- [CONSIGNES]
1. Recopiez le passage du texte fourni commençant par « 3. Les Sarrasins » et se poursuivant jusqu'à « p. 70-73 passim. », en substituant « souverains » à « empereurs ».
2. Résumez le texte fourni en deux phrases, s'il vous plaît.

Autre fils d'Eudes :  Cet « autre fils » d'Eudes dont il est question ici est souvent présenté par Jean sous le nom d'Asculphin. En fait, un commentaire critique de tous les passages du Myreur faisant intervenir la généalogie d'Eudes d'Aquitaine (ses ancêtres, sa fratrie, ses enfants) serait indispensable, car la vision de Jean est très éloignée de la réalité historique. Mais cela nécessiterait un développement détaillé que nous ne pouvons pas introduire ici. 


 

C. Ans 641-646 = Myreur, II, p. 334b-336a

 

1. Divers : Décisions du pape Théodore Ier (642-649 n.è.) - Sainte Gertrude - Les empereurs Constantin III et IV - Mort de Théodore Ier et consécration du pape Martin Ier (649-655 n.è.) - Pluies abondantes à Metz - Succession en Flandre

2. Les Sarrasins, ayant la Francie en vue, attaquent d'abord la Petite-Bretagne - Eswald, roi de l'endroit, est tué - Ses fils saint Josse et Judicaël

3. Les Sarrasins attaquent ensuite l'Italie et Rome - Les Romains demandent l'aide du roi Sébuste de Gothie qui la leur accorde, puis part envahir l'Espagne, en principe pour la céder aux Romains, mais devant la traîtrise de ceux-ci, Sébuste conserve pour lui ses conquêtes

4. Divers :  Le Pape Martin Ier, victime de l'empereur hérétique Constantin - Le Pape Eugène Ier (654-657 n.è.) - Saint Josse


 

Digression sur un aspect de l'histoire de Byzance : la succession de quelques empereurs

Nous avons jugé intéressant d'évoquer rapidement ici comment se présente la succession de quelques-uns des empereurs byzantins dont il est question dans les notices suivantes. Nous nous sommes inspiré de l'ouvrage Histoire et Civilisations. La splendeur de Byzance, Barcelone, 1994, p. 70-73 passim.

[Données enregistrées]
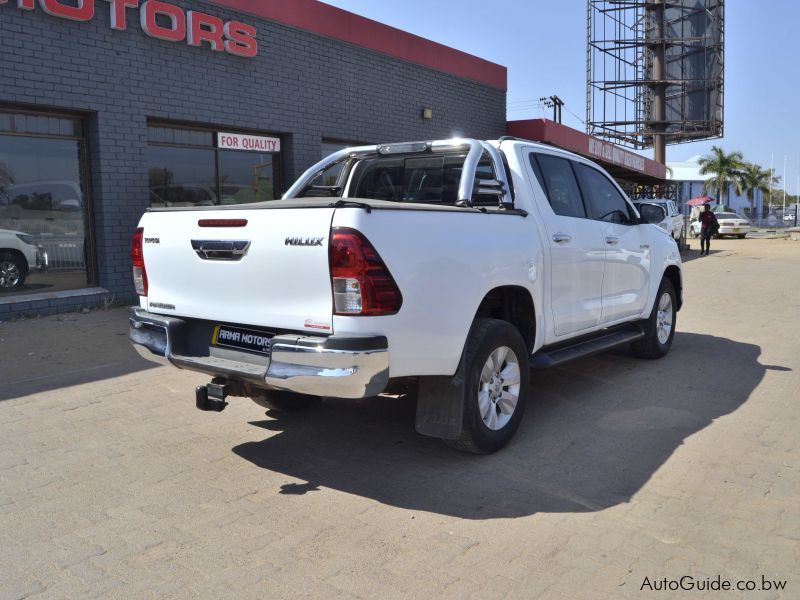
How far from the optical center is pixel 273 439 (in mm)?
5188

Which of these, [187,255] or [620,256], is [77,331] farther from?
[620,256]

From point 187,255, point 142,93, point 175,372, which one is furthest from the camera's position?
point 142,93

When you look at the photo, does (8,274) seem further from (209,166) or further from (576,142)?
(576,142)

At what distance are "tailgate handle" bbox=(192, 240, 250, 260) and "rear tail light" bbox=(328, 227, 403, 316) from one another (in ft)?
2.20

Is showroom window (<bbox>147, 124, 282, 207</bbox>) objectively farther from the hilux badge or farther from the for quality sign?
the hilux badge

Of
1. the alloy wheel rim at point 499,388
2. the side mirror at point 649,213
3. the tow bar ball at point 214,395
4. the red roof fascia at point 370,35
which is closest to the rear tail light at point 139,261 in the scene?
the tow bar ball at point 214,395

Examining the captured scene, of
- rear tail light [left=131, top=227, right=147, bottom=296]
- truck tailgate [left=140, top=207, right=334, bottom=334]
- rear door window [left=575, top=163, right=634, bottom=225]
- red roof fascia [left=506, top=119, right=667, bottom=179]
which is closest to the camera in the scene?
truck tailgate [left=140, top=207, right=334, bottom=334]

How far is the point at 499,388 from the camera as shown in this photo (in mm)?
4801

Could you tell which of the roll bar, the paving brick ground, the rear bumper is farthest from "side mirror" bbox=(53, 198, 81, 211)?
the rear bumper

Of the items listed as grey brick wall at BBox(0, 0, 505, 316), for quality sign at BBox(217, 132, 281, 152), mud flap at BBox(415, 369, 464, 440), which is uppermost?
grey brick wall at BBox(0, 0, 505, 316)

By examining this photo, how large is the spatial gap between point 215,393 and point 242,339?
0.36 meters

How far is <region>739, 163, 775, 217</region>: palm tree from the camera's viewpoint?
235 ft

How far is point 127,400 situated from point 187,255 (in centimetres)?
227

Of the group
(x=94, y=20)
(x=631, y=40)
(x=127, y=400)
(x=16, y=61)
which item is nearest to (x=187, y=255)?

- [RÉPONSES PAR CONSIGNE]
1.
3. Les Sarrasins attaquent ensuite l'Italie et Rome - Les Romains demandent l'aide du roi Sébuste de Gothie qui la leur accorde, puis part envahir l'Espagne, en principe pour la céder aux Romains, mais devant la traîtrise de ceux-ci, Sébuste conserve pour lui ses conquêtes

4. Divers :  Le Pape Martin Ier, victime de l'empereur hérétique Constantin - Le Pape Eugène Ier (654-657 n.è.) - Saint Josse


 

Digression sur un aspect de l'histoire de Byzance : la succession de quelques souverains

Nous avons jugé intéressant d'évoquer rapidement ici comment se présente la succession de quelques-uns des souverains byzantins dont il est question dans les notices suivantes. Nous nous sommes inspiré de l'ouvrage Histoire et Civilisations. La splendeur de Byzance, Barcelone, 1994, p. 70-73 passim.

2. Le texte fourni juge très éloignée de la réalité historique la généalogie d'Eudes d'Aquitaine chez Jean, qui présente souvent un « autre fils » d'Eudes sous le nom d'Asculphin, puis donne le sommaire des années 641-646 du Myreur. Ce sommaire évoque notamment les attaques des Sarrasins contre la Petite-Bretagne, puis contre l'Italie et Rome, et il est suivi d'une digression sur la succession de quelques empereurs byzantins, inspirée d'un ouvrage sur la splendeur de Byzance.